*Brief A*
Translate this sentence from the passage on child-rearing below into Spanish: "The thing is, childhood is the most critical phase of human life: what a human will be like as an adult is fundamentally determined by what her childhood is like."
*Brief B*
Please answer these questions from the passage on child-rearing below:
(i) Which book by Sarah Hrdy is mentioned?
(ii) Which group of people in less favorable conditions is singled out?
(iii) How many years does the "window of opportunity" for language learning cover?

This experience taught me how incredibly hard it is to balance the parents’ needs and the child’s needs, while both sets of needs are absolutely legitimate and real. Years later, I read Sarah Hrdy’s Mother Nature, who argues beautifully and on the basis of a wide range of data for exactly this view. And if it was hard for me and my husband, who have otherwise nearly ideal material conditions, I cannot even begin to imagine what it is like for people in less favorable conditions, in particular single parents. Even past the first year of sleepless nights, human children continue to require an enormous amount of involvement and investment from their caregivers in order to thrive: material investment such as food, money to pay for child care and medical assistance etc., but also massive amounts of emotional involvement – comfort when they wake up in the night with a nightmare, dedication to make it through the countless childhood illnesses, and simply willingness to talk to them and to genuinely care about the little ins and outs of their exciting lives.
The thing is, childhood is the most critical phase of human life: what a human will be like as an adult is fundamentally determined by what her childhood is like. Child malnutrition affects a person’s health negatively for the rest of her life, even if later in life she receives proper nutrition; language learning is notoriously deeply related to the ‘window of opportunity’ of a human’s first 10 years (especially for speech, but also for writing, albeit less dramatically); and as we’ve known at least since Freud (one of the few things he was right about!), a person’s emotional constitution is largely determined by her relationship to her caregivers (parents in particular) during childhood. So it takes an awful lot to give a child fairly minimal conditions to thrive, thus the high likelihood of her needs not being met and things going wrong.

*Records excerpted from a collection*

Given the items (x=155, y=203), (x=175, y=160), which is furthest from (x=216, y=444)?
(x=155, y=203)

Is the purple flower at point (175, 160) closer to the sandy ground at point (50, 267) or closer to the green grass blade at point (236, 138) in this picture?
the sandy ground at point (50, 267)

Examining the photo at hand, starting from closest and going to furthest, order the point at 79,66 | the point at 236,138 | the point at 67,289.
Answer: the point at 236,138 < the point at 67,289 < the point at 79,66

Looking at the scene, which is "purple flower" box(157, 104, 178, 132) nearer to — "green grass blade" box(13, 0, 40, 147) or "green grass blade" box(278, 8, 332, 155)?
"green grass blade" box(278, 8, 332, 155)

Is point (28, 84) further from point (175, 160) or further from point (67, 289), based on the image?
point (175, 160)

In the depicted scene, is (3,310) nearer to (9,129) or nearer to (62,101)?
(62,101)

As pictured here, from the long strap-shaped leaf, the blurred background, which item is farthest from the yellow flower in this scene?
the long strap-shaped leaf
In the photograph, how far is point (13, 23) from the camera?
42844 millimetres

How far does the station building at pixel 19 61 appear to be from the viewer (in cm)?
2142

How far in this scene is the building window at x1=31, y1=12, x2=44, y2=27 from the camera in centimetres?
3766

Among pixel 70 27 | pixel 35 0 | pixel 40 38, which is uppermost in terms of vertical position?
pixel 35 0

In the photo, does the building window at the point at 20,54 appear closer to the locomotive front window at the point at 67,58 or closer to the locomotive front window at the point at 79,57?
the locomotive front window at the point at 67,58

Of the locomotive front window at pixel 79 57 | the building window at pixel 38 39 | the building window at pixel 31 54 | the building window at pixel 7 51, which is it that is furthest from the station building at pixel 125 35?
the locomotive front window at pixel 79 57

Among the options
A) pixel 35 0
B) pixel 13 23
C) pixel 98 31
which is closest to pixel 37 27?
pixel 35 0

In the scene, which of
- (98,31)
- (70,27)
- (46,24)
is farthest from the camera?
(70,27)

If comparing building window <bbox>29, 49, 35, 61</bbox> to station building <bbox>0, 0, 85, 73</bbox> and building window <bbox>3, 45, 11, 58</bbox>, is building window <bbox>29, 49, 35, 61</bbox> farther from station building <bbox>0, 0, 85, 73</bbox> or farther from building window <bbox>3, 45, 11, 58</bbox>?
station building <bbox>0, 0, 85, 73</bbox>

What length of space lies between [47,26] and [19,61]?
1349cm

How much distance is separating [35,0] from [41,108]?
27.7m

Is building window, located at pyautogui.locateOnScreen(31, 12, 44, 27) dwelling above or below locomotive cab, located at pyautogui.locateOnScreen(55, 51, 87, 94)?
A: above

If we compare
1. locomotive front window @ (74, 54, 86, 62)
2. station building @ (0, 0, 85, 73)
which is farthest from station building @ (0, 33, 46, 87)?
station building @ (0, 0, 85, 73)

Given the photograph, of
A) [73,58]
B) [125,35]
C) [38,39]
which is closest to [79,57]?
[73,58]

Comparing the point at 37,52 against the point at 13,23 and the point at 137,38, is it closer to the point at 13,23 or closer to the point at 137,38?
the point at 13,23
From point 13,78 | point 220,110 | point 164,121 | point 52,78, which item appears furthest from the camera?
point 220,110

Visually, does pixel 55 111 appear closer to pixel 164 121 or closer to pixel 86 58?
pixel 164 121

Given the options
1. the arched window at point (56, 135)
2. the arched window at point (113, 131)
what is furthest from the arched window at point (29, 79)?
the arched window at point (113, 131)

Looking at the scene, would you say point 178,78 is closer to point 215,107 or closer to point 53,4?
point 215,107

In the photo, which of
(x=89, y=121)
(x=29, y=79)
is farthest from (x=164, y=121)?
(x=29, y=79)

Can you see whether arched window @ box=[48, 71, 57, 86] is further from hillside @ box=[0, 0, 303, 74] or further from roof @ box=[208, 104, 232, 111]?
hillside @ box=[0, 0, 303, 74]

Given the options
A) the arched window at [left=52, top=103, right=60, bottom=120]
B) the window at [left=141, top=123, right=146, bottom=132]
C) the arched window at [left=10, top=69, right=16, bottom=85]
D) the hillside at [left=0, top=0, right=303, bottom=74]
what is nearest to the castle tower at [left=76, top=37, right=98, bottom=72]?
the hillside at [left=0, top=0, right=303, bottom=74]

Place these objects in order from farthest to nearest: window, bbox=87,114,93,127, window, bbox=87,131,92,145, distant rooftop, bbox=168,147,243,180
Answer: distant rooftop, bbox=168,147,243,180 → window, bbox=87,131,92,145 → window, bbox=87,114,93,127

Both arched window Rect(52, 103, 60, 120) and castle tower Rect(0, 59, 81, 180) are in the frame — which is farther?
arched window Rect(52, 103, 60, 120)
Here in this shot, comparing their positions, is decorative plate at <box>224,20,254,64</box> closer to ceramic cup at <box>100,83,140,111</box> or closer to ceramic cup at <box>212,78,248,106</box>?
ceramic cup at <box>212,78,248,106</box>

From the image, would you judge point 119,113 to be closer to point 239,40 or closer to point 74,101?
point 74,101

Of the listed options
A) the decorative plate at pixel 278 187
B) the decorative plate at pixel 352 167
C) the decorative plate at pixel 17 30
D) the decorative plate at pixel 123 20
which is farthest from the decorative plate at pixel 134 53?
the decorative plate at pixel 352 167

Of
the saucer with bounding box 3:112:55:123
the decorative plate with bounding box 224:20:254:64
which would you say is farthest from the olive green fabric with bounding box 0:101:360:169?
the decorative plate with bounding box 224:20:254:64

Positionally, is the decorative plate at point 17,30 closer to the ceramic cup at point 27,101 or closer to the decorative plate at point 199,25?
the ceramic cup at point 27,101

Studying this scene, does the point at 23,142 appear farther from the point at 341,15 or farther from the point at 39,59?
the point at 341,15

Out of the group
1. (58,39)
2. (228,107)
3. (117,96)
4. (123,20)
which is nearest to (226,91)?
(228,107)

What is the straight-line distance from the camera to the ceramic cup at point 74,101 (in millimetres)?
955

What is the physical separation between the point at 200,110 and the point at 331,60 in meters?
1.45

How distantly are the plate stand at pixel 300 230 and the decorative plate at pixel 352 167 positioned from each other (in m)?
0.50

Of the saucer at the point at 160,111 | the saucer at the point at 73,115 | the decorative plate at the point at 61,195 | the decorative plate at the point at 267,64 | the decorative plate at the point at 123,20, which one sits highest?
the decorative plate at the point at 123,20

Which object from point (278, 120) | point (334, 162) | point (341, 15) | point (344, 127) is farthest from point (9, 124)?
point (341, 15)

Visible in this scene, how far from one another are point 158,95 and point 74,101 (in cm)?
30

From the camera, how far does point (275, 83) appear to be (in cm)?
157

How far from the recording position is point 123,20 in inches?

*Expected output A*
Lo cierto es que la infancia es la fase más crítica de la vida humana: cómo será un ser humano de adulto está determinado fundamentalmente por cómo sea su infancia.

*Expected output B*
(i) Mother Nature
(ii) Single parents
(iii) The first 10 years